Livingston Manor is peppered with nods to those Jewish Alps, from its retro summer camp-inspired logo to its food and drinks program, which promises to be a classy yet unpretentious list of old favorites and more innovative, creative fare. “The drinks will be a mix of things people will recognize and also something if they feel like trying something they’ve never seen at any other bar,” says Kampanets, who worked with Broad to develop a cocktail menu driven by seasonal takes on classic styles like the Livingston Fizz, which combines Black Dirt Bourbon (distilled in Warwick, New York), citrus, ginger, a fresh egg white and a dab of heavy cream, shaken hard, topped with soda water and served in a Collins glass over ice.
“We’re definitely incorporating a few small batch liquors from Upstate,” adds Broad, keeping with the theme. “A lot of the cocktails have a story behind them, too. This place used to be lunch counter in the 60’s called The Garfield, owned by a lady named Belle Poll. We found a newspaper article from back then about a robbery that happened here — a kid broke in through the fan light and was caught by the cops carrying sixteen eggs and munching on a piece of cake,” Broad says, laughing. Look out for a cheeky Peppermint Flip called 16 Eggs and a bitterly refreshing St. Germain, Campari, grapefruit and Prosecco combo named The Belle Poll, in honor of The Garfield’s proprietor.
Despite the impressive mixology, Roff is careful to stress the importance of a laid back, no-BS experience. “The idea is to not have to wait seven minutes for a drink,” he adds and motions behind the long, seafoam green bar fashioned out of poured concrete. “No one’s chiseling off an ice block back there.”
The familiar-yet-surprising philosophy applies to the beer lineup as well, with twelve rotating taps planned to feature beloved local brands like Grimm Artisanal Ales, Rockaway Brewing and Radiant Pig, alongside easy drinking pours from Full Sail and Peak Organic. The draft system, beautifully displayed at the center of the bar, will also be the first in the city to pour beer from Catskill Brewery, based in Livingston Manor, New York. “They make a Pils, an IPA, a Porter, a near-sour that’s pretty drinkable,” explains Matt, who was instrumental in bringing the brewery to the Brooklyn. “It’ll be beer geek heaven — as much as you can fit on 12 lines.”
All that sipping making you hungry? Like a good Jewish mother, Livingston Manor has you covered. The small corner kitchen, lined elegantly with white subway tiles, will churn out small plates like New York state charcuterie, hearty salads and deviled eggs until 1AM every night. It’s not an extensive menu, but it’s centered around perfect late night nosh options. “Just enough to keep people happy and drinking,” notes Kampanets with a smile.

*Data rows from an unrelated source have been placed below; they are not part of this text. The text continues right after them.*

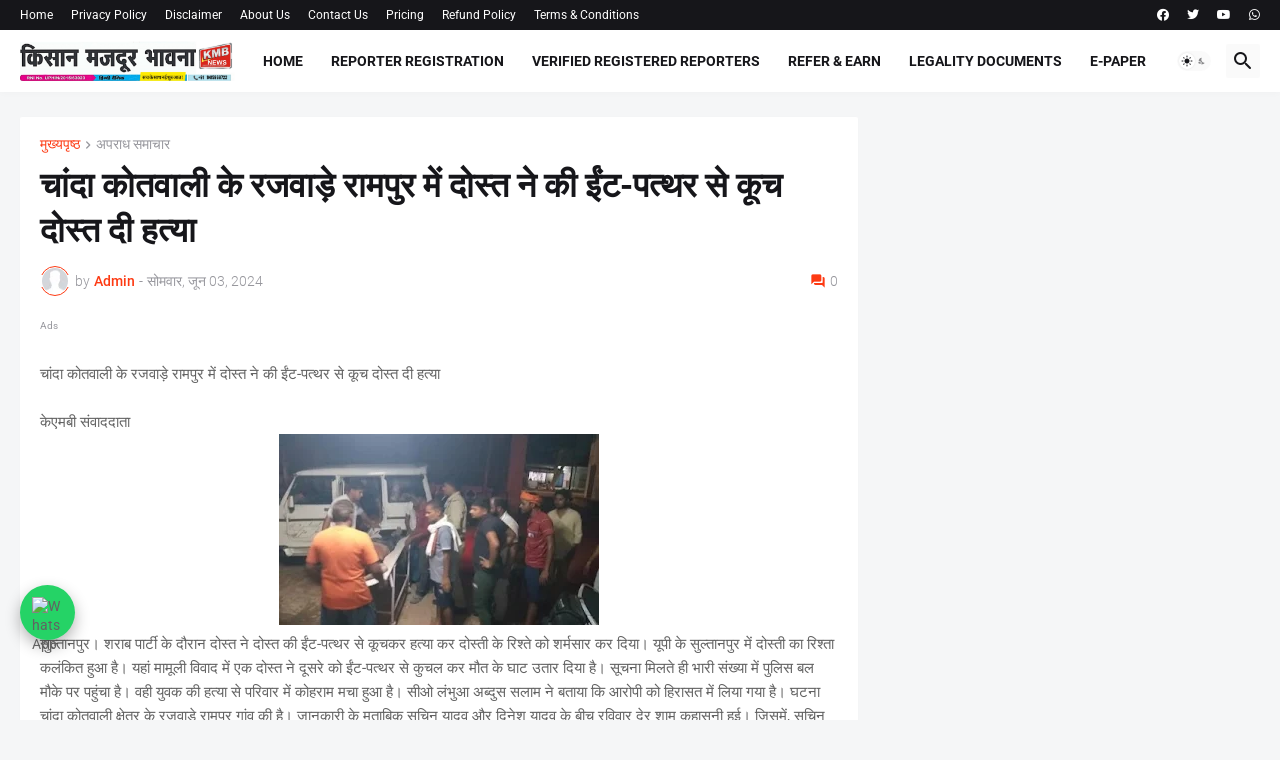

--- FILE ---
content_type: text/html; charset=UTF-8
request_url: https://www.kmblive.com/b/stats?style=WHITE_TRANSPARENT&timeRange=LAST_MONTH&token=APq4FmBv4bj-N9rhnxqtLtX6My2zeW8uPEoPQslxU6YVd4PuZKtdi6spDllkgTcqEwR0SIRXfiG3G01soZbwwR9BOtpBzdF8QA
body_size: 41
content:
{"total":55796,"sparklineOptions":{"backgroundColor":{"fillOpacity":0.1,"fill":"#ffffff"},"series":[{"areaOpacity":0.3,"color":"#fff"}]},"sparklineData":[[0,55],[1,47],[2,48],[3,26],[4,25],[5,44],[6,24],[7,26],[8,25],[9,47],[10,55],[11,43],[12,46],[13,46],[14,49],[15,61],[16,63],[17,66],[18,60],[19,83],[20,78],[21,100],[22,74],[23,65],[24,47],[25,53],[26,61],[27,62],[28,52],[29,3]],"nextTickMs":32142}

--- FILE ---
content_type: text/html; charset=utf-8
request_url: https://www.google.com/recaptcha/api2/aframe
body_size: 267
content:
<!DOCTYPE HTML><html><head><meta http-equiv="content-type" content="text/html; charset=UTF-8"></head><body><script nonce="BD_8oR019Qe7ofbR7djMAg">/** Anti-fraud and anti-abuse applications only. See google.com/recaptcha */ try{var clients={'sodar':'https://pagead2.googlesyndication.com/pagead/sodar?'};window.addEventListener("message",function(a){try{if(a.source===window.parent){var b=JSON.parse(a.data);var c=clients[b['id']];if(c){var d=document.createElement('img');d.src=c+b['params']+'&rc='+(localStorage.getItem("rc::a")?sessionStorage.getItem("rc::b"):"");window.document.body.appendChild(d);sessionStorage.setItem("rc::e",parseInt(sessionStorage.getItem("rc::e")||0)+1);localStorage.setItem("rc::h",'1769908253405');}}}catch(b){}});window.parent.postMessage("_grecaptcha_ready", "*");}catch(b){}</script></body></html>

--- FILE ---
content_type: application/javascript; charset=utf-8
request_url: https://fundingchoicesmessages.google.com/f/AGSKWxWWRMUCT4SEaN9fujcSZ9hYBGfvaq9dXvzAP2YJBSR2owPhPlk3PpXsggb7LA0oijxIHrh2cMbBefwImUSyuBGIjXHcOQZ9u7Iq5CB9AFaDDBr8bbmYKFo0Lqb3tBuo9PEOmnK0O0P36YNXodbk3YLSSKxScVh9dNtl2-g6xx2IJ1rgukRU7RMEz0bS/_/adclient-/adsm2..text-link-ads.?adsite=/admeldscript.
body_size: -1287
content:
window['bdcb9195-1d78-4bd6-accd-ec85c9b1b5de'] = true;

The space is much bigger than it appears from the outside, set deep into the block and lit by a stunning, newly constructed skylight that looms over the main room. The sea green bar top — a color that’s either “like the inside of a pool during the summer,” according to Broad, or old Patina wallpaper if you ask Roff — matches the tables along the far wall, offset by pock marked, roughly textured walls that showcase the building’s rich history and gorgeous herringbone wood panelling modeled after the parquet floors in Roff’s childhood Brooklyn apartment. In addition to the front patio, Livingston Manor also has a back alley, set up Crown Inn-style with small, intimate tables and glowing strings of lights. It’s Brooklyn cool with a dose of Upstate comfort — a beacon of change in a neighborhood long associated with office buildings, chain stores and jury duty.
“I think it’s beautiful,” marvels Broad, brimming with excitement. “It’s even better than I envisioned it, to be honest. It’s the kind of bar I would want to hang out at, and that’s exactly what I was hoping for.”